>> BEGIN EXERCISE MATERIALS

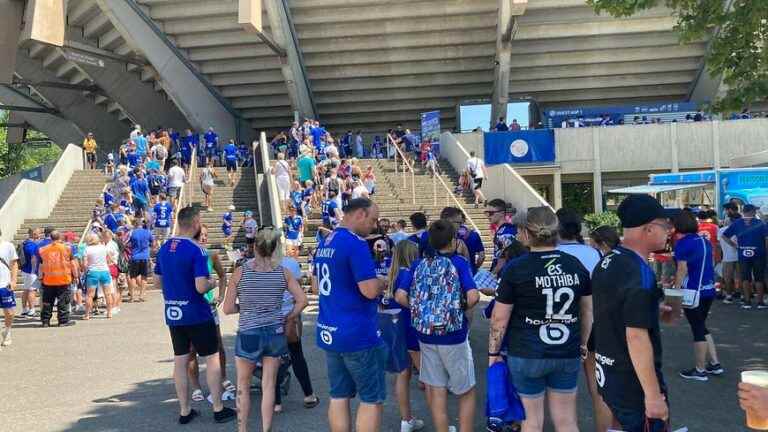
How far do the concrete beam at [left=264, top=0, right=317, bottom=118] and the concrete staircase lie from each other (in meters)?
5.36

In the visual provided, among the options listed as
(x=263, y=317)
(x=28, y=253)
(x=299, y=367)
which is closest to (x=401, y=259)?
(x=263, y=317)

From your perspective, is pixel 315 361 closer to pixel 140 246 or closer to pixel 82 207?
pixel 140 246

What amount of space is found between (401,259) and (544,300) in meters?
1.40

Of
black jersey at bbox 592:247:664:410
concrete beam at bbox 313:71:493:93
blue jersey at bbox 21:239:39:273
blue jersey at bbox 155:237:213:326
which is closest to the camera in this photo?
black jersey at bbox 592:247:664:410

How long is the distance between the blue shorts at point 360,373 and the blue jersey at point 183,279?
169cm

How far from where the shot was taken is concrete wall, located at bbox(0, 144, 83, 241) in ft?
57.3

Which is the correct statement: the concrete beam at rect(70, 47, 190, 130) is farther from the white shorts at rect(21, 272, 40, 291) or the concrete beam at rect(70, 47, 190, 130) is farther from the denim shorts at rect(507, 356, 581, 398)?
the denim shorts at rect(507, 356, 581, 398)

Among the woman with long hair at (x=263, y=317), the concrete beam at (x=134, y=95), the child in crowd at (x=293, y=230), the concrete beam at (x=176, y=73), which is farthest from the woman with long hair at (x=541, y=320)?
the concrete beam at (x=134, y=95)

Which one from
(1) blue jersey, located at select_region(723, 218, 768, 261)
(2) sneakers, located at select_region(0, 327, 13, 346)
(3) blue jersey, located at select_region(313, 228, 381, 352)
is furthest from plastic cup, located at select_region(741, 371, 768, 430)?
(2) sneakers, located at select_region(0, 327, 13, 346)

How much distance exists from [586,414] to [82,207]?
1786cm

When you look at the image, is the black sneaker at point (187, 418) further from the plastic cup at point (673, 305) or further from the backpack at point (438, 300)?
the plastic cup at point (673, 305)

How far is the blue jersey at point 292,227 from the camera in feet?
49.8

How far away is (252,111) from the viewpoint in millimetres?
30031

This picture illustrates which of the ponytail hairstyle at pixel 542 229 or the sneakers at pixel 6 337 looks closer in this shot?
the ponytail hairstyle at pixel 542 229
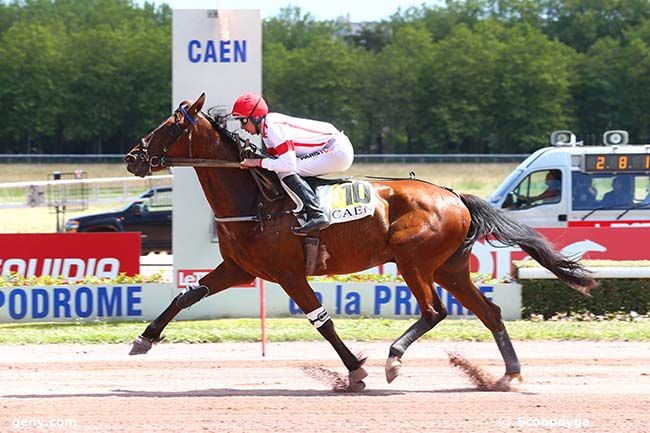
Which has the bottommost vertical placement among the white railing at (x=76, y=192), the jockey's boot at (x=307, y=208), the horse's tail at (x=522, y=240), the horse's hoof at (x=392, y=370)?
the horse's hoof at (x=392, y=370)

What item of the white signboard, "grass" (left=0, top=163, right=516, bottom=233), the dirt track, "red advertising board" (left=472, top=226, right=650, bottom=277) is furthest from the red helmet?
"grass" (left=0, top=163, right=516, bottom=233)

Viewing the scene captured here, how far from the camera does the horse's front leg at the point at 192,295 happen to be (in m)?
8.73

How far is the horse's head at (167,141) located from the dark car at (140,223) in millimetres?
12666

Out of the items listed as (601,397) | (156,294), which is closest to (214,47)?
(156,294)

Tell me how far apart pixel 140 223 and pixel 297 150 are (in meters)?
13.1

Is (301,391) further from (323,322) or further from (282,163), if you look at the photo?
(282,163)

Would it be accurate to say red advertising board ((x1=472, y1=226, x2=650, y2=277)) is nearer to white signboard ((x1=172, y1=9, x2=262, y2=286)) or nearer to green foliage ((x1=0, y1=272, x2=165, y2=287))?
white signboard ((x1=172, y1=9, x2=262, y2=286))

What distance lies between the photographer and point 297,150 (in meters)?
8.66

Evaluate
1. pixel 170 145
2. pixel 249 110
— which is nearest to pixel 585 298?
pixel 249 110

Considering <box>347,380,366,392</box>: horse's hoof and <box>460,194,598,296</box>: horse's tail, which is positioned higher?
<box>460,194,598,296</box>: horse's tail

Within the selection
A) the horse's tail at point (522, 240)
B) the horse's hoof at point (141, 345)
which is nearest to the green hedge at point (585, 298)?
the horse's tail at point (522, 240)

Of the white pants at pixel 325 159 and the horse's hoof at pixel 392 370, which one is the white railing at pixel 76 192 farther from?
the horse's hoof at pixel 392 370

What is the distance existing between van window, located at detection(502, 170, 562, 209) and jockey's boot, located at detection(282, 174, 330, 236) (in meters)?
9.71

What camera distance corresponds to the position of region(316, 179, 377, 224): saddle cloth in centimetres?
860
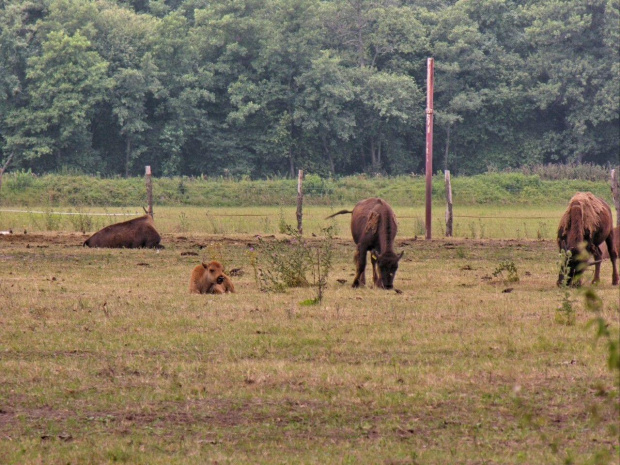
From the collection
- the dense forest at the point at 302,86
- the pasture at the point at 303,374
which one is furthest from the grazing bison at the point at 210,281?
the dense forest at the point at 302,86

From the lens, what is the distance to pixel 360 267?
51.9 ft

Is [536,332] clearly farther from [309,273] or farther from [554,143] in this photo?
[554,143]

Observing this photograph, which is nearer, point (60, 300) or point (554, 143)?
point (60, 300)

>> END EXERCISE MATERIALS

OBJECTIVE: Copy every record character for character. Skip the pictures.

ANSWER IN FULL:
How far do the concrete beam at [left=264, top=0, right=317, bottom=118] and the concrete staircase lie from each other (in meters)?
5.36

In the visual provided, among the options listed as
(x=263, y=317)
(x=28, y=253)
(x=299, y=367)
which is closest to (x=401, y=259)?
(x=263, y=317)

From your perspective, is pixel 315 361 closer to pixel 140 246 or closer to pixel 82 207?
pixel 140 246

What amount of space is found between (401,259) and (544,300) in meters?
1.40

Of
black jersey at bbox 592:247:664:410
concrete beam at bbox 313:71:493:93
blue jersey at bbox 21:239:39:273
blue jersey at bbox 155:237:213:326
which is closest to the camera in this photo?
black jersey at bbox 592:247:664:410

How long is the distance between the blue shorts at point 360,373 and the blue jersey at point 183,279?
169cm

How far from where the shot was taken is concrete wall, located at bbox(0, 144, 83, 241) in ft?
57.3

Which is the correct statement: the concrete beam at rect(70, 47, 190, 130) is farther from the white shorts at rect(21, 272, 40, 291) or the concrete beam at rect(70, 47, 190, 130) is farther from the denim shorts at rect(507, 356, 581, 398)?
the denim shorts at rect(507, 356, 581, 398)

Among the woman with long hair at (x=263, y=317), the concrete beam at (x=134, y=95), the child in crowd at (x=293, y=230), the concrete beam at (x=176, y=73), which is farthest from the woman with long hair at (x=541, y=320)?
the concrete beam at (x=134, y=95)

Which one from
(1) blue jersey, located at select_region(723, 218, 768, 261)
(2) sneakers, located at select_region(0, 327, 13, 346)
(3) blue jersey, located at select_region(313, 228, 381, 352)
is furthest from plastic cup, located at select_region(741, 371, 768, 430)?
(2) sneakers, located at select_region(0, 327, 13, 346)

How much distance exists from [586,414] to [82,207]?
1786cm

When you look at the image, is the black sneaker at point (187, 418) further from the plastic cup at point (673, 305) or further from the backpack at point (438, 300)?
the plastic cup at point (673, 305)

How far is the blue jersey at point 292,227 from the camera in feet?
49.8

How far away is (252,111) from the viewpoint in millimetres?
30031

This picture illustrates which of the ponytail hairstyle at pixel 542 229 or the sneakers at pixel 6 337 looks closer in this shot?
the ponytail hairstyle at pixel 542 229
Which has the bottommost vertical placement among the white railing at (x=76, y=192), the jockey's boot at (x=307, y=208), the horse's tail at (x=522, y=240), the horse's hoof at (x=392, y=370)?
the horse's hoof at (x=392, y=370)

What item of the white signboard, "grass" (left=0, top=163, right=516, bottom=233), the dirt track, "red advertising board" (left=472, top=226, right=650, bottom=277) is furthest from the red helmet?
"grass" (left=0, top=163, right=516, bottom=233)

Viewing the scene captured here, how far from the camera does the horse's front leg at the point at 192,295 happen to be (in m)?
8.73

How far is the horse's head at (167,141) located from the dark car at (140,223) in millimetres?
12666

Out of the items listed as (601,397) | (156,294), which is closest to (214,47)?
(156,294)

Tell me how far apart pixel 140 223 and pixel 297 150 are (in meters)?
13.1

Is (301,391) further from (323,322) or further from (282,163), if you look at the photo?
(282,163)

Would it be accurate to say red advertising board ((x1=472, y1=226, x2=650, y2=277)) is nearer to white signboard ((x1=172, y1=9, x2=262, y2=286)) or nearer to green foliage ((x1=0, y1=272, x2=165, y2=287))?
white signboard ((x1=172, y1=9, x2=262, y2=286))

What distance lies between the photographer and point 297,150 (in meters)?
8.66

Evaluate
1. pixel 170 145
2. pixel 249 110
— which is nearest to pixel 585 298?
pixel 249 110

Considering <box>347,380,366,392</box>: horse's hoof and <box>460,194,598,296</box>: horse's tail, which is positioned higher?
<box>460,194,598,296</box>: horse's tail

Within the selection
A) the horse's tail at point (522, 240)
B) the horse's hoof at point (141, 345)
which is nearest to the green hedge at point (585, 298)?
the horse's tail at point (522, 240)

Of the white pants at pixel 325 159 and the horse's hoof at pixel 392 370, which one is the white railing at pixel 76 192 farther from?
the horse's hoof at pixel 392 370

What is the distance existing between van window, located at detection(502, 170, 562, 209) and jockey's boot, located at detection(282, 174, 330, 236) (in meters)?
9.71

What camera distance corresponds to the position of region(316, 179, 377, 224): saddle cloth in centimetres?
860
From the collection
- the dense forest at the point at 302,86
- the pasture at the point at 303,374
which one is furthest from the grazing bison at the point at 210,281?
the dense forest at the point at 302,86

From the lens, what is the distance to pixel 360 267?
51.9 ft

Is [536,332] clearly farther from [309,273] or farther from [554,143] in this photo?
[554,143]

Observing this photograph, which is nearer, point (60, 300) or point (554, 143)?
point (60, 300)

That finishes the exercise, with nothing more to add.